Black Seminoles in the Borderlands: A Podcast Interview with Windy Goodloe
"We're still here and we're very proud of the legacy that has been left to us."
It’s Tuesday and we’re not okay.
As I write this, 46 people were found dead Monday in a tractor trailer in San Antonio, Texas. More victims of a cruel border deterrence system designed to kill. Predictably, Texas’s governor, Greg Abbott, took no time at all to use the tragedy as a talking point for his re-election.
Also Monday, Marianna Treviño Wright, who runs the National Butterfly Center in Mission, Texas, discovered an empty pick-up truck parked outside the nature preserve, the engine still running, unlocked and with an assault rifle resting against the seat. The truck belonged to a National Guard soldier. This struck me as a perfect symbol of Abbott’s Operation Lone Star: careless, cruel, and dangerous.

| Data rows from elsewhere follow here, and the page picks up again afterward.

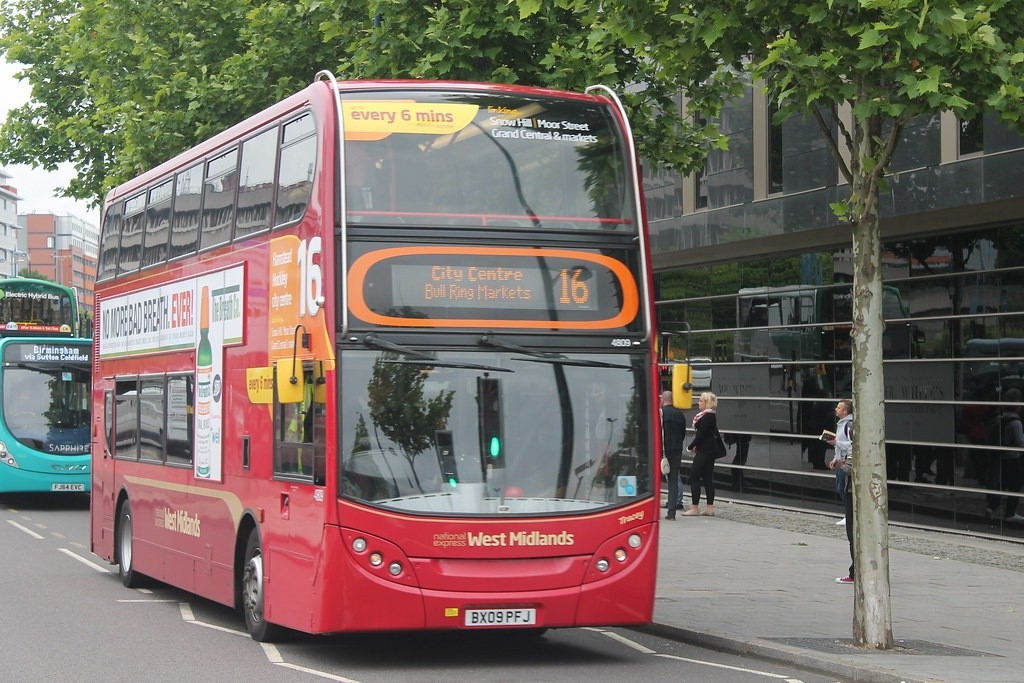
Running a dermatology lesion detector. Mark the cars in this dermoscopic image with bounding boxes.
[682,355,712,390]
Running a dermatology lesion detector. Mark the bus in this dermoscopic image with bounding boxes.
[88,68,695,643]
[0,276,82,341]
[1,335,93,498]
[730,284,927,443]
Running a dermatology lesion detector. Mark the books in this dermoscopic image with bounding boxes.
[819,430,836,442]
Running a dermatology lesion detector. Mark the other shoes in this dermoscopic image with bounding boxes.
[924,469,936,476]
[681,509,700,516]
[660,503,668,508]
[699,510,715,516]
[915,476,932,483]
[676,504,683,510]
[665,514,676,521]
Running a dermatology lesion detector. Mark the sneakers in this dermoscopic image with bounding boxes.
[835,517,846,526]
[1009,513,1024,521]
[984,508,993,522]
[835,576,854,584]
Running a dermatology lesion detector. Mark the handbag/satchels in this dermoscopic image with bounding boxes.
[834,469,848,497]
[710,426,727,459]
[660,456,671,476]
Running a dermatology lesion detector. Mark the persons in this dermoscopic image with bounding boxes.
[681,391,728,516]
[835,428,854,583]
[886,362,1024,522]
[826,400,854,526]
[658,391,685,520]
[722,431,751,488]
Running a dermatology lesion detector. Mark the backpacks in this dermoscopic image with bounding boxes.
[723,433,737,445]
[987,413,1021,456]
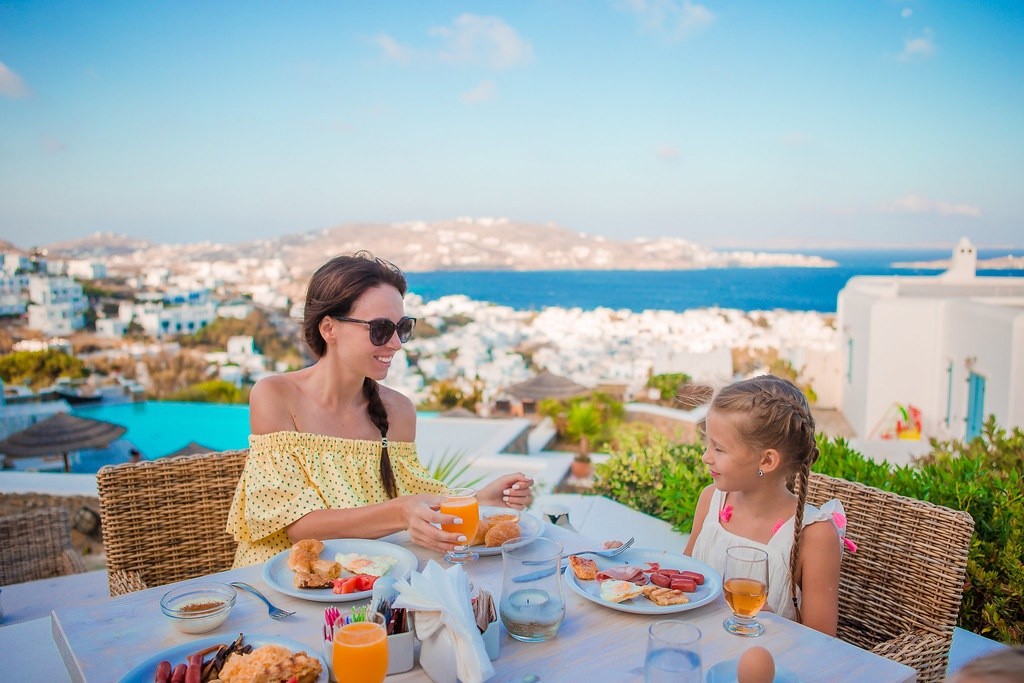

There are so many men now, with so many guns, lurking in every corner of the borderlands. Governor Abbott, Arizona’s Governor Doug Ducey, and other Republicans tell us they are protecting us from the migrants crossing the border. But it’s the migrants who are dying and border residents in massacres perpetrated by young men with assault rifles, like the one that Treviño Wright discovered yesterday, outside the nature preserve she runs, and where children and tourists regularly visit.
Then there’s SCOTUS, and a woman’s right to an abortion stripped from the Constitution, which will overwhelmingly affect border communities, especially women of color. These days, every day, I walk around a running interior dialogue playing in my head: What can I do? How can I fight back? How can I make a difference?
And I think about cross-border solidarity, resilience, perseverance and organizing from the ground up. Because, clearly, no elected official in Washington D.C. is going to help us. And who knows that better than the borderlands? I think about people like Windy Goodloe, who you’ll hear from in this podcast, and the Black Seminoles who have been enslaved, discriminated against, and deceived by both the Mexican and American governments over many hundreds of years. And yet they persist today on both sides of the border. They honor and celebrate their history and culture. And they keep moving forward. And this gives me hope.
America is one long battle for equal rights. It never comes easy, and it never comes quick. And it is ongoing. And so, we keep going.